During the 2007 college baseball season I came acrossed a "correlation test" for ordinal rankings that turns out to be particularly useful. Keeping the math-y bits simple:

a correlation test results in a number between -1 and +1 that is nearer the end-points if there's a strong relationship between two sets of numbers, and nearer to zero if the numbers are measuring different things.
when the numbers are ordinal ranks (1^st, 2^nd, 3^rd, etc.) you should use a different test than what you'd use for rating values (96.18, 95.97, 94.29,...)

It turns out that there's an ordinal ranking correlation that is quite useful. It is called the Kendall τ-test. What makes it especially useful for our purposes is that there is a metric associated with it called the τ Distance that makes it possible to find out which teams contribute the most to correlation or non-correlation of two rankings that include all the same teams.

The τ-Distance is the total number of position swaps that are required to transform either ranked list into the order specified by the other. What makes that useful is that at the same time we count swaps we can count how many times each team was involved in a swap, so we can find out which teams contribute most to the non-correlation.

An example that demonstrates how the τDistance for a team gives more insight than the usual measures of correlations is provided by comparing the ranks from the final 2006 computer rankings to the the 2006 pre-season rankings:

Team Pre Final τD(Pre,Final)

LSU 5 5 4

Here the comparison is from the pre-season computer rankings for LSU to the final rankings. Since the Tigers were predicted to be 5th and wound up 5th, we might think the pre-season rankings were perfect for the team (the obvious correlation is the square of the differences in rankings, which is zero.) But the τDistance contribution by LSU is 4, not zero.
What the τ does is measure the ranking of LSU against every other team. In the pre-season list, #1 Texas and #4 were higher than LSU's #5 but were #18 and #19 compared to LSU's #5 in the final list, and #14 Florida and #12 Louisville were behind LSU in the preseason but finished #1 and #3 in the final. So the 4 pairs (LSU, Texas), (LSU, Virginia Tech), (Florida, LSU) and (Louisville, LSU) are reversed in the two rankings, resulting in that contribution to the Distance.
Pairs whose relative ranks are reversed in the orderings are sometimes called discordant. The τ Distance between two rankings is just the number of discordant pairs.
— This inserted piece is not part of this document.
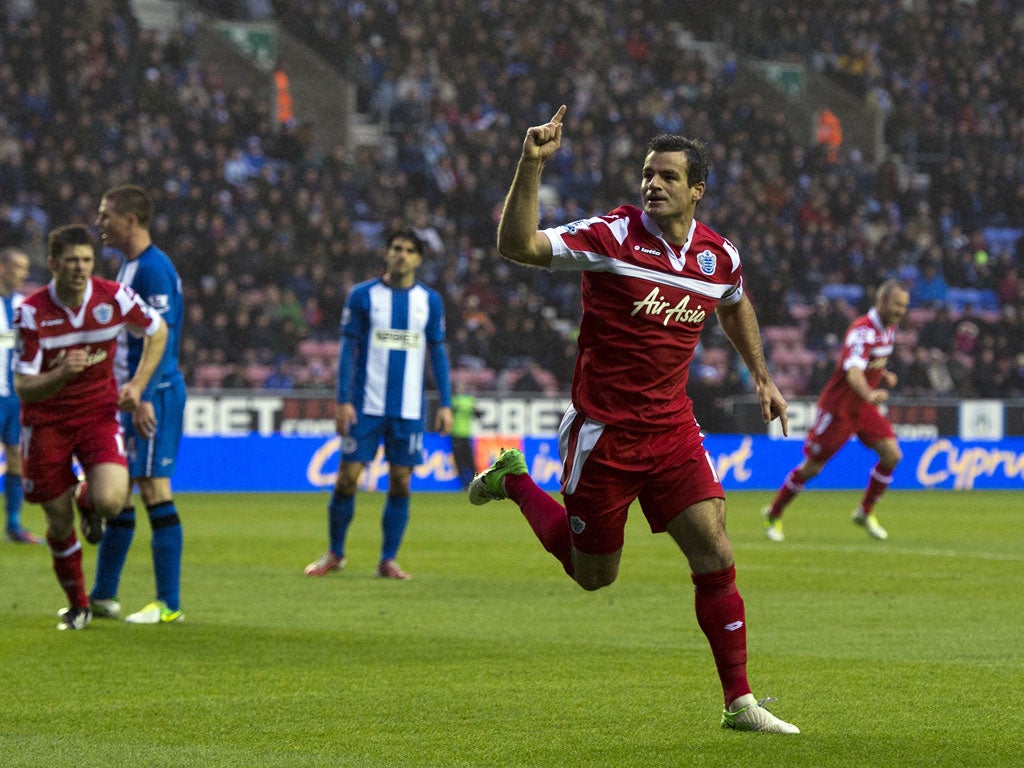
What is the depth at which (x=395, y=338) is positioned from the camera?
38.6 ft

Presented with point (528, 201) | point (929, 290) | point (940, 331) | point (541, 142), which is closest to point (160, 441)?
point (528, 201)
The Kendall τ correlation for the full pre-season computer rankings and the final ones is 0.5354 with total distance 3262. So for all team pairs, the pre-season had the "correct" team ranked higher only about 53.5 percent of the time. To tell the truth, that's actually higher than I expected.

MB SAG MAS

SE 366 792 786

MB 814 824

SAG 750

τ MB SAG MAS

SE 0.9479 0.8872 0.8881

MB 0.8841 0.8826

SAG 0.8932

A more useful application is to compare different rankings taken at the same time. I was curious, for instance, how different the Sagarin-ELO and Massey-BCS rankings were from the Sagarin and Massey rankings that take into account Margin of Victory.
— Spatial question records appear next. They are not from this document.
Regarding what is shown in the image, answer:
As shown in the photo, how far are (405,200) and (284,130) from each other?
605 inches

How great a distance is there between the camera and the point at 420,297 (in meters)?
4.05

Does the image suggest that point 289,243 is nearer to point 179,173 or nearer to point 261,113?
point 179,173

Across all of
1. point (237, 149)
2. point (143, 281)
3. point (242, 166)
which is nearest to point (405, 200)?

Notice that the τ values in these comparisons are a lot closer to one than the value found for the pre-season vs final test.

Trivia or Seriously Useful?

Many students of the BCS formula have long-noted that the computer rankings most usually thrown out for being too high or too low are Billingsley's. Some have called for its replacement, others (including me) have called for elimination of the "no-MOV" ban (unless you can eliminate that from the human polls, too) and expansion of the list of computer rankings to the point where eliminating the highest/lowest isn't necessary.
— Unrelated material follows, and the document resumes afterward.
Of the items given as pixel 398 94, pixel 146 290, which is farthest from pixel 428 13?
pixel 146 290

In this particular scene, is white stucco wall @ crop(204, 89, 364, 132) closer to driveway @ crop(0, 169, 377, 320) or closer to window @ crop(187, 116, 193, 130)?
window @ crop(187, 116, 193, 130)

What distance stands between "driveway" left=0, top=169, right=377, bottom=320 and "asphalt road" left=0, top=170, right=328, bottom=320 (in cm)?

Now, while not a fan of some aspect's of Bilingsley's method, especially the carry-over from year to year, I also have argued that too much "sameness" in the computers would mean only one is necessary. Nonetheless, when we calculate the τ-Distance for each pair of BCS computers, we find that Billingsley's system has the most "discordant pairs" compared to every other system than any pair of systems that doesn't include his.

τ Distance for Pairs of BCS Computer Rankings

	SE	COL	WOL	AND	BIL	←Reg	Final →		SE	AND	COL	WOL	BIL
MB	166	998	818	644	1330	Season		MB	366	624	858	712	1182
SE		996	776	646	1388			SE		682	872	682	1196
COL			512	614	1124			AND			494	520	1110
WOL				610	1256			COL				498	1084
AND					1146			WOL					1226

One could imagine an objective criterion for including one of the 100+ available computer rankings framed in terms of having a lower τ-Distance when compared to the average BCS computer component than a rating that is already included.